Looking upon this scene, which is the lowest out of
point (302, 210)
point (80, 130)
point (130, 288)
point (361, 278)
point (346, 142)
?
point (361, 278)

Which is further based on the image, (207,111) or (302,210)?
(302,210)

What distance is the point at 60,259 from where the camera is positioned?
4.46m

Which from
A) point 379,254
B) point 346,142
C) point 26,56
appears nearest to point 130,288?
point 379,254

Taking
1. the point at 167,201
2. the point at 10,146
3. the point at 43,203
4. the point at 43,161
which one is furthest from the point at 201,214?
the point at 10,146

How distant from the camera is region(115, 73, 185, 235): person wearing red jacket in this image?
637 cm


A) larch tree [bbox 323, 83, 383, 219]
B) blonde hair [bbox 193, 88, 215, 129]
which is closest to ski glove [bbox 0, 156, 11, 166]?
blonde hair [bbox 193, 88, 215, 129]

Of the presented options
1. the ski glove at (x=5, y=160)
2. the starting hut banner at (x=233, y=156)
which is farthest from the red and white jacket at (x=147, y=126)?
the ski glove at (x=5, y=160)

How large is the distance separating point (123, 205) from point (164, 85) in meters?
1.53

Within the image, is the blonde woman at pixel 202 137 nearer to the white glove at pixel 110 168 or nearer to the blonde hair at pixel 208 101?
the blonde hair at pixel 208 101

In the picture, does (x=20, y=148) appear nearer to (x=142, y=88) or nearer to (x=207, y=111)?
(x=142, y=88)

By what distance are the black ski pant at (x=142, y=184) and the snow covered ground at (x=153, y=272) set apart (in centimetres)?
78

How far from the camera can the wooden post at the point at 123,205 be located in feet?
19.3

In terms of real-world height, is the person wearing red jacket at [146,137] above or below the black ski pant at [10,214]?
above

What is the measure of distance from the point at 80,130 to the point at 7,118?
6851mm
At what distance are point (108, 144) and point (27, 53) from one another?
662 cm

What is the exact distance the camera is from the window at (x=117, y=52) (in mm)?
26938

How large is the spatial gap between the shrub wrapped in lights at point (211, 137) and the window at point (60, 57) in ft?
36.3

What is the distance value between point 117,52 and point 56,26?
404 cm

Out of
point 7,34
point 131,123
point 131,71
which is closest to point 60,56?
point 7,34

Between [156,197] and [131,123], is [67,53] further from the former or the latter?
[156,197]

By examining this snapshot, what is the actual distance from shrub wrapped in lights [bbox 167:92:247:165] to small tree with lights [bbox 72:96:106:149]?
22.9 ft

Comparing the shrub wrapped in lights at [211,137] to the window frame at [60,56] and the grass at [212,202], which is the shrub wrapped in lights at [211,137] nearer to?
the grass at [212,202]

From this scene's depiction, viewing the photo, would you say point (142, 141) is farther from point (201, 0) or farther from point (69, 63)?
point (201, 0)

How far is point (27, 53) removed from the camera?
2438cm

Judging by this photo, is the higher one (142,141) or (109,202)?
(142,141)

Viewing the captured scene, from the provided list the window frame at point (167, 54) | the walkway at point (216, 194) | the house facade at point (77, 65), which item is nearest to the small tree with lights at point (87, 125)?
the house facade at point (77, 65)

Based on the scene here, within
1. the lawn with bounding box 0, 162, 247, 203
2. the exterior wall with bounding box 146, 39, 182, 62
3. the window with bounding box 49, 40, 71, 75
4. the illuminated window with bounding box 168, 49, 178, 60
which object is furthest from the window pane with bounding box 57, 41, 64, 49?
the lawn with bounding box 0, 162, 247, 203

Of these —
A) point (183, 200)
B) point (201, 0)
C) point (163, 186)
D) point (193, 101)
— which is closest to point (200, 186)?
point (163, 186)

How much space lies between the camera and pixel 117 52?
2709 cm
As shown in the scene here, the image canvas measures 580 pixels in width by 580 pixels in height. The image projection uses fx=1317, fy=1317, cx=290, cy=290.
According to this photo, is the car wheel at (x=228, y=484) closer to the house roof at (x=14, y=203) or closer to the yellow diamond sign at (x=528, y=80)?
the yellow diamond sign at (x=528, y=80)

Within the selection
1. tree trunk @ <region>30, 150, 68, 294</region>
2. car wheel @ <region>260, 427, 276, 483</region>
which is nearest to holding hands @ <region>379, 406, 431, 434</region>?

Objective => Return each line of the records that contains the string "lawn". Only matches with the same uppercase and lowercase letters count.

Task result =>
1. the lawn with bounding box 0, 162, 247, 203
the lawn with bounding box 0, 162, 247, 203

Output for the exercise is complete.